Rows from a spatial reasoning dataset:
::::::::

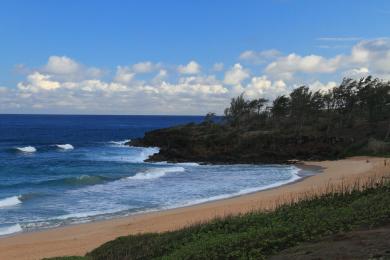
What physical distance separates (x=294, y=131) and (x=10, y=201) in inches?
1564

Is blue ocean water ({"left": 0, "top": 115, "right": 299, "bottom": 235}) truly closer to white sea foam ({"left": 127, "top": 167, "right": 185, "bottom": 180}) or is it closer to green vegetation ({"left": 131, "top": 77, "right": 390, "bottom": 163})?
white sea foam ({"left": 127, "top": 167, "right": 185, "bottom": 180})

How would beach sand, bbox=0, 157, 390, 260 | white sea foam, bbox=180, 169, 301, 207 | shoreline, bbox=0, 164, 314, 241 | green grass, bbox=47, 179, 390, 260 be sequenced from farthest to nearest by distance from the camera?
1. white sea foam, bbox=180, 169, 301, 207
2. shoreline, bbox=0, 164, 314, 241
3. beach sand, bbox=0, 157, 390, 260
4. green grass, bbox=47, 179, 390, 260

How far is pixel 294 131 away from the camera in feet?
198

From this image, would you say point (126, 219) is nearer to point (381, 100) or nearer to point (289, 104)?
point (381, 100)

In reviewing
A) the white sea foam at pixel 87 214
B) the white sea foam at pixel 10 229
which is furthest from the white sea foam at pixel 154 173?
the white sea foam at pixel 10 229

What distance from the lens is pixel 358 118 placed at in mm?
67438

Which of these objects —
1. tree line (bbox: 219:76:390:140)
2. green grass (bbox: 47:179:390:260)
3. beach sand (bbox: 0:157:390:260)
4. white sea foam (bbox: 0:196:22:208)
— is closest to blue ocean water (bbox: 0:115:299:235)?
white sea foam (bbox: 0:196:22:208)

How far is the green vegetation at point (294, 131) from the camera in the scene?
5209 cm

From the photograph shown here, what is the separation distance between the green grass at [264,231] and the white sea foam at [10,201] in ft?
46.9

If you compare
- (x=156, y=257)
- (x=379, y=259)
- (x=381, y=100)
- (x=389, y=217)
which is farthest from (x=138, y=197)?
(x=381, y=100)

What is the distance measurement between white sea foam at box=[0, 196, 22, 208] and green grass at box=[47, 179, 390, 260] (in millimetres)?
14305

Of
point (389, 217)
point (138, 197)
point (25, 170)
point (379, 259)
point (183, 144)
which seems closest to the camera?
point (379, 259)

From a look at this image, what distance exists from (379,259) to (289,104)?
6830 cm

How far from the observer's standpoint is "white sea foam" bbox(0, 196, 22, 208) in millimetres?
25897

::::::::

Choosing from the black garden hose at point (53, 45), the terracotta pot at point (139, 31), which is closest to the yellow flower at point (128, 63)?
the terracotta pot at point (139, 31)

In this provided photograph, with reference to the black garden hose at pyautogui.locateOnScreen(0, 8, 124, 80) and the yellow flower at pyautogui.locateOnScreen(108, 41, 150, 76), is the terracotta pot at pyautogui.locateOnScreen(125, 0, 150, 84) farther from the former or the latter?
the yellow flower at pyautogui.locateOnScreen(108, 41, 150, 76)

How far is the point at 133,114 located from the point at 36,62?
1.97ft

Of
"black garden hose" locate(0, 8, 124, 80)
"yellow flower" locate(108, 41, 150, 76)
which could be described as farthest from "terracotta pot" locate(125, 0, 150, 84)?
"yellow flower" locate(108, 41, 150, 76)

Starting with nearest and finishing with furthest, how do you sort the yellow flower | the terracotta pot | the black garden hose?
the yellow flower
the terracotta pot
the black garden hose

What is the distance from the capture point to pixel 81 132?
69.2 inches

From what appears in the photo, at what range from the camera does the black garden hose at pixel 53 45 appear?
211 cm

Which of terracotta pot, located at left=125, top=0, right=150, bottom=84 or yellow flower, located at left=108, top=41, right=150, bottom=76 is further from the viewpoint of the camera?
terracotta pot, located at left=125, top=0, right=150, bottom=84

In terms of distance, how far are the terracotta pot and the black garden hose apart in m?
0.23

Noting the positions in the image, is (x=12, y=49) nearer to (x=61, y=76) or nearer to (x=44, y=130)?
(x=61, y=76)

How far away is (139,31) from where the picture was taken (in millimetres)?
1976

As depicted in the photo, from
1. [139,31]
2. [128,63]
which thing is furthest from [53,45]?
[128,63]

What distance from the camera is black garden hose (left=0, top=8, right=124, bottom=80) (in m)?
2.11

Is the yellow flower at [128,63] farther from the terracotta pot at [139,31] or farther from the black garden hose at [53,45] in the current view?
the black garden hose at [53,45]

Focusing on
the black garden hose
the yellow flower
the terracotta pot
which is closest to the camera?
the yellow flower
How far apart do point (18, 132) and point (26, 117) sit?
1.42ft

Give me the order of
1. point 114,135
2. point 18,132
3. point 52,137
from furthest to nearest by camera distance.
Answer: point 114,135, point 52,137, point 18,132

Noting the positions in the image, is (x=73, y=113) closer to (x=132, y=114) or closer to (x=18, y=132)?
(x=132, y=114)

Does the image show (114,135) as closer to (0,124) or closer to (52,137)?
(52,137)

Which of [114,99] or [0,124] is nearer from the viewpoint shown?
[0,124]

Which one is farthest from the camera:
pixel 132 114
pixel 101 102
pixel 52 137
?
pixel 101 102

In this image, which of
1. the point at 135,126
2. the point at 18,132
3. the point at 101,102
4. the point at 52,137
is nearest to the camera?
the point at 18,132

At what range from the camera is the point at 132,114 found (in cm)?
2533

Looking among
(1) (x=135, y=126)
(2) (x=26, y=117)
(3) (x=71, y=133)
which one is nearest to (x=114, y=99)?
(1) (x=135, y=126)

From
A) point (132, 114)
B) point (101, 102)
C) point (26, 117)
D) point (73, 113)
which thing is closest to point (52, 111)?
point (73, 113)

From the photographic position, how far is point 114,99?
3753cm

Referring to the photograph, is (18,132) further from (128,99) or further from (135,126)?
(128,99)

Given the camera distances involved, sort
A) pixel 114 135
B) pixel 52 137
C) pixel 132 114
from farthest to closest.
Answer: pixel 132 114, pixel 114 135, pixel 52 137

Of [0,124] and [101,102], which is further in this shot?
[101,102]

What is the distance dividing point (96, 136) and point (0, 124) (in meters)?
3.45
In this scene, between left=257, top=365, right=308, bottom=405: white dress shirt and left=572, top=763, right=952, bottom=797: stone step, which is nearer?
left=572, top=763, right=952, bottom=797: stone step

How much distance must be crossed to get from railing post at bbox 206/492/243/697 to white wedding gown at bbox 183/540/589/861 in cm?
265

::::::::

WORK INSTRUCTIONS: Rewrite the material above from the line with "What physical distance" up to and including the line with "4. green grass, bbox=47, 179, 390, 260", changing "sequenced" to "ordered" and leaving everything else as it is.

ANSWER TO THE PROBLEM:
What physical distance separates (x=294, y=131) and (x=10, y=201) in inches?
1564

Is blue ocean water ({"left": 0, "top": 115, "right": 299, "bottom": 235}) truly closer to white sea foam ({"left": 127, "top": 167, "right": 185, "bottom": 180}) or is it closer to green vegetation ({"left": 131, "top": 77, "right": 390, "bottom": 163})?
white sea foam ({"left": 127, "top": 167, "right": 185, "bottom": 180})

How would beach sand, bbox=0, 157, 390, 260 | white sea foam, bbox=180, 169, 301, 207 | shoreline, bbox=0, 164, 314, 241 | green grass, bbox=47, 179, 390, 260 be ordered from farthest to nearest by distance from the camera?
1. white sea foam, bbox=180, 169, 301, 207
2. shoreline, bbox=0, 164, 314, 241
3. beach sand, bbox=0, 157, 390, 260
4. green grass, bbox=47, 179, 390, 260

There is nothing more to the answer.